Rows of spatial question data:

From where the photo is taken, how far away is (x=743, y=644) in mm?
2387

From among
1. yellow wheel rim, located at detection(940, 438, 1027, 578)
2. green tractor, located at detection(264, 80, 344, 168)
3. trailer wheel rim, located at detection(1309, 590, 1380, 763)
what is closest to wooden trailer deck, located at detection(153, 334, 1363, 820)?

=== Your goal ===
Can you turn the lines above into a numbered list, skipping any blank ones?

=== The completed task ===
1. From where the photo is taken, how far away is (x=743, y=644) in mm?
2. 2387
3. From among
4. 1. yellow wheel rim, located at detection(940, 438, 1027, 578)
5. 2. green tractor, located at detection(264, 80, 344, 168)
6. 3. trailer wheel rim, located at detection(1309, 590, 1380, 763)
7. what is closest to wooden trailer deck, located at detection(153, 334, 1363, 820)?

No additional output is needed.